* Exercise passage
Tuesday, 15 May 2012

A Study of Nasty and Nice Lab Rats Makes an Interesting Breakthrough for Genetics.

Dogs are considered a man's best friend but at some point in history they were all wolves. "When you compare a dog with a wild wolf, a wolf has no interest in communicating with or tolerating humans. If you're lucky, a wolf in the wild wouldn't care about you. But a dog does care and they even seek human presence." (Bryner, 2009). In fact this is what separates all domesticated animals from their wild ancestors. But what causes this behaviour?
"A study of nasty and nice lab rats" (Bryner, 2009) has provided an interesting breakthrough in the genetics of tameness. The study has allowed scientists to discover a set of genetic regions that are considered responsible for tameness.
This experiment began in 1972 when a group of Russian scientists captured a single population of rats from the wild. They conducted what they called the "glove test" to measure the rats level of tameness/aggression. This involves observing the rats behaviour when they are confronted with an approaching human hand and attempted to be handled.
The results of the "glove test" were used to separate the population into two distinct groups. One that showed increased aggression towards the hand, for example screaming and attacking/biting, and the other with reduced aggression. The scientists then bred the best behaved rats together and most aggressive rats together for over 60 generations, by which time the "tame" rats were completely unafraid of humans; when put through the glove test they tolerated handling, being picked up and some even approached the hand in a non-aggressive manner. By contrast, the "aggressive" group would fiercely attack the hand or scream and try to escape.

* Using the information
**A)** Translate this sentence from the article on lab rats into Spanish: "This experiment began in 1972 when a group of Russian scientists captured a single population of rats from the wild."
**B)** Pull the passage from the article on lab rats that runs from "Dogs are considered" up to and including "responsible for tameness.", word for word.

* Dataset extract
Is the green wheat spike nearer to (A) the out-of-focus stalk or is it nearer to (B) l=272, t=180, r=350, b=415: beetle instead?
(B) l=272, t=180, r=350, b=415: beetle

* Results for the exercise
**A)** Este experimento comenzó en 1972, cuando un grupo de científicos rusos capturó en la naturaleza una única población de ratas.

**B)**
Dogs are considered a man's best friend but at some point in history they were all wolves. "When you compare a dog with a wild wolf, a wolf has no interest in communicating with or tolerating humans. If you're lucky, a wolf in the wild wouldn't care about you. But a dog does care and they even seek human presence." (Bryner, 2009). In fact this is what separates all domesticated animals from their wild ancestors. But what causes this behaviour?
"A study of nasty and nice lab rats" (Bryner, 2009) has provided an interesting breakthrough in the genetics of tameness. The study has allowed scientists to discover a set of genetic regions that are considered responsible for tameness.